Multi-omics Integration with Batch-adversarial Neural Networks
Project Summary
A wealth of single-cell protocols makes it possible to characterize different molecular layers at unprecedented resolution. Connecting multiple (single or paired) readouts holds the promise to move from profiling cellular states to an understanding of the underlying molecular (e.g. gene regulatory) networks. Yet integrating multimodal single-cell data to find cell-to-cell correspondences remains a challenge. Data integration needs to happen at a meaningful level of abstraction; considering the inherent discrepancies between modalities is needed to strike a balance between biological discovery and noise removal. Given its novelty, there is limited availability and even less insight into computational methods that address this topic in a principled manner.

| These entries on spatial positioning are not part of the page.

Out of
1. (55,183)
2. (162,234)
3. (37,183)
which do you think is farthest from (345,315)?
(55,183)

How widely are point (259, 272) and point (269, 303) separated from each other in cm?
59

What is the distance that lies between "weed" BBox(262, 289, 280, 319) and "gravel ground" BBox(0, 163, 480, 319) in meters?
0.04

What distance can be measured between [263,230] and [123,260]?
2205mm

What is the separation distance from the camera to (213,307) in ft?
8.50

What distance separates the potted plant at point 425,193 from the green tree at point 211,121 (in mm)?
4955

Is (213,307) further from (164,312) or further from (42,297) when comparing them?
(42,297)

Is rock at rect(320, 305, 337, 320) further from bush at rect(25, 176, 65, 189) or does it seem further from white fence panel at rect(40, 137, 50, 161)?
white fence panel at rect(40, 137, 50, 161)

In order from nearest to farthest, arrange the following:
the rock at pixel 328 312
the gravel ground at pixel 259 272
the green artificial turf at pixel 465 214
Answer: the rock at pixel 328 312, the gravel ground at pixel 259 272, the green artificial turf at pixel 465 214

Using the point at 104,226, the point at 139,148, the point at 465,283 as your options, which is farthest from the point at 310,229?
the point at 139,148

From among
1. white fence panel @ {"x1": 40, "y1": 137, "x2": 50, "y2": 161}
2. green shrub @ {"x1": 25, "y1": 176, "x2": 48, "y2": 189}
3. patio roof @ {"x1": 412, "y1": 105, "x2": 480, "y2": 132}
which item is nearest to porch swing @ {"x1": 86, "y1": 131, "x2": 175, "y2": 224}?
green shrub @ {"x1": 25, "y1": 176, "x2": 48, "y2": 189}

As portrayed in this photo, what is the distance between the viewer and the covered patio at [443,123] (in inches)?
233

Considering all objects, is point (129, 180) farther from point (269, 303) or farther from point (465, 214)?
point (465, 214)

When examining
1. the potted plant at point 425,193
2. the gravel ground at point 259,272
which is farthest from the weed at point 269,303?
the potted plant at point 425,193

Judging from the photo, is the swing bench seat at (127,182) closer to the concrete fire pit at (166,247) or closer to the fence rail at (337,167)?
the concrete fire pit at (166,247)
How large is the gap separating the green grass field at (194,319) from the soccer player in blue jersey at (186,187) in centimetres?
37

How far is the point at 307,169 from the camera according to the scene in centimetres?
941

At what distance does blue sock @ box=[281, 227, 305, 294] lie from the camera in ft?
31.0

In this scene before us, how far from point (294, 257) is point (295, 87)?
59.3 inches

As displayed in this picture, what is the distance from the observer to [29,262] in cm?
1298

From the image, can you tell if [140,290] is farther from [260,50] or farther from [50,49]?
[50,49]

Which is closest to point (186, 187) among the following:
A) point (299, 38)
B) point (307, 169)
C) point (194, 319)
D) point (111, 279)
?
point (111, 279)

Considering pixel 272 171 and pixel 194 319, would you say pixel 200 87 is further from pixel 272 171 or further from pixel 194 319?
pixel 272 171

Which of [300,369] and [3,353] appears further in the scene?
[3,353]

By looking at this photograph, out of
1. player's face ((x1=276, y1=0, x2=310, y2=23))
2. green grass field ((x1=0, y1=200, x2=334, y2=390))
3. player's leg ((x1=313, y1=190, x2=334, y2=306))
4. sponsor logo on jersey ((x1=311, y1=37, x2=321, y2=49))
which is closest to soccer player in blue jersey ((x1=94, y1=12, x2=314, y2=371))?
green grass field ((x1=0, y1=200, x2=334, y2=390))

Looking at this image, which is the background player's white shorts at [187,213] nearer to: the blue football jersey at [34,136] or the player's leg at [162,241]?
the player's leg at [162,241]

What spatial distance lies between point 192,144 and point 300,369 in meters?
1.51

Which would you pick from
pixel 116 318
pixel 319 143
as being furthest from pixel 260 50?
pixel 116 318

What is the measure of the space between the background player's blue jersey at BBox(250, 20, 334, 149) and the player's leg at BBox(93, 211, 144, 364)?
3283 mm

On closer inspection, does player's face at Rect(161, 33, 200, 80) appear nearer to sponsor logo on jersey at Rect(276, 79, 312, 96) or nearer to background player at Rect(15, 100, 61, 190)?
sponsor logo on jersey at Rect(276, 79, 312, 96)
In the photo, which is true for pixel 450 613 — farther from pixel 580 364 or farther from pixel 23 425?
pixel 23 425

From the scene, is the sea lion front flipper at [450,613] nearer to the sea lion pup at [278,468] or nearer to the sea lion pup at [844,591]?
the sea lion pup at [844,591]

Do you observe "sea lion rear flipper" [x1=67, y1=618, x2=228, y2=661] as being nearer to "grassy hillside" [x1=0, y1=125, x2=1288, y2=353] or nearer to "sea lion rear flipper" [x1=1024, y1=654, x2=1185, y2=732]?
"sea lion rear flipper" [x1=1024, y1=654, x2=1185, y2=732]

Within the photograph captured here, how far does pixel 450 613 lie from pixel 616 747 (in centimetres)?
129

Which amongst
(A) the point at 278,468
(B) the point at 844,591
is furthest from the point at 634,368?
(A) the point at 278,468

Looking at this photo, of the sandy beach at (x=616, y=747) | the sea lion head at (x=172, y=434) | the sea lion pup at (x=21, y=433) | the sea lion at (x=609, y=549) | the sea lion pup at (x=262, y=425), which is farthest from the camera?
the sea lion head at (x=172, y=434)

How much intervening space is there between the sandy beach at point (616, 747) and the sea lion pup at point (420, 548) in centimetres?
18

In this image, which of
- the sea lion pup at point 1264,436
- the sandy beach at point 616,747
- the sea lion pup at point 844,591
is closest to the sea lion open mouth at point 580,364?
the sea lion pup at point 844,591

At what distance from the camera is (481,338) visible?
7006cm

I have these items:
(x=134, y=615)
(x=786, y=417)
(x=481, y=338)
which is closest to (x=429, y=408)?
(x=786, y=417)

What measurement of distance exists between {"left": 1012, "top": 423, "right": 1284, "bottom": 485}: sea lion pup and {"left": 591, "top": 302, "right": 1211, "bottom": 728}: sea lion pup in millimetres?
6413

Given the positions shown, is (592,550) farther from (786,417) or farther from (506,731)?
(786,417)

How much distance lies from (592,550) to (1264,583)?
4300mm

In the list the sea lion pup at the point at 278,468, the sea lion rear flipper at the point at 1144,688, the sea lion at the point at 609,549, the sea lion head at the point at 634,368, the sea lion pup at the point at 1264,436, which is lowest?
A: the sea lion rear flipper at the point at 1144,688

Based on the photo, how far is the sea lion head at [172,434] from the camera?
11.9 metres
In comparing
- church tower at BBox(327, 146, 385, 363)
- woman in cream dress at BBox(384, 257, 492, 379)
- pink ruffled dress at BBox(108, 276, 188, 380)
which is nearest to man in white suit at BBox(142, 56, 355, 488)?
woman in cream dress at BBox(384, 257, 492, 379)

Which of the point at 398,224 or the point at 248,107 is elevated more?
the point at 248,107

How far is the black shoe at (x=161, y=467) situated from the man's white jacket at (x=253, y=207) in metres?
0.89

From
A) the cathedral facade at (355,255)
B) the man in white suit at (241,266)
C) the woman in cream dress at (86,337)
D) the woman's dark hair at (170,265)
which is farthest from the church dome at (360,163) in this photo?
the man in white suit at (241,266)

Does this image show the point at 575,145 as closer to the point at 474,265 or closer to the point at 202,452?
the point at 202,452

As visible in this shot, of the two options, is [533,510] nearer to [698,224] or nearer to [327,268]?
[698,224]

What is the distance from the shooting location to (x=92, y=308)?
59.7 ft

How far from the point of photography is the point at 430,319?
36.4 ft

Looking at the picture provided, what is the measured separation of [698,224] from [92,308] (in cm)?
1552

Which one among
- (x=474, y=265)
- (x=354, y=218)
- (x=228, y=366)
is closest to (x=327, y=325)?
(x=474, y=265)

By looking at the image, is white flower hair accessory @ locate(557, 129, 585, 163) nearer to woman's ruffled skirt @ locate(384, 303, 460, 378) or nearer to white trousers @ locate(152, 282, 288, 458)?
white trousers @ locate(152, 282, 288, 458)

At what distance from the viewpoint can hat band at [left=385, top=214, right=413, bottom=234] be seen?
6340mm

This team recently published BAVARIA, a flexible approach that allows for competitive and effective simultaneous batch integration and dimensionality reduction of replicate scATAC-data, even across different experimental platforms. The team has now extended this framework to multimodal inputs that use a shared narrow latent space.
This team hopes to turn this prototype, LIAM, into a comprehensive tool with capabilities to have flexible inclusion of new modalities and semi-paired training strategies via combination of single and paired multi-ome datasets. The project also aims to automatically determine batch integration strength across a range of scenarios, from technical replicates to environmental or genetic perturbations. This project will accompany this with a meta-assessment of the suitability of benchmarking criteria to truly reflect the desired biological properties.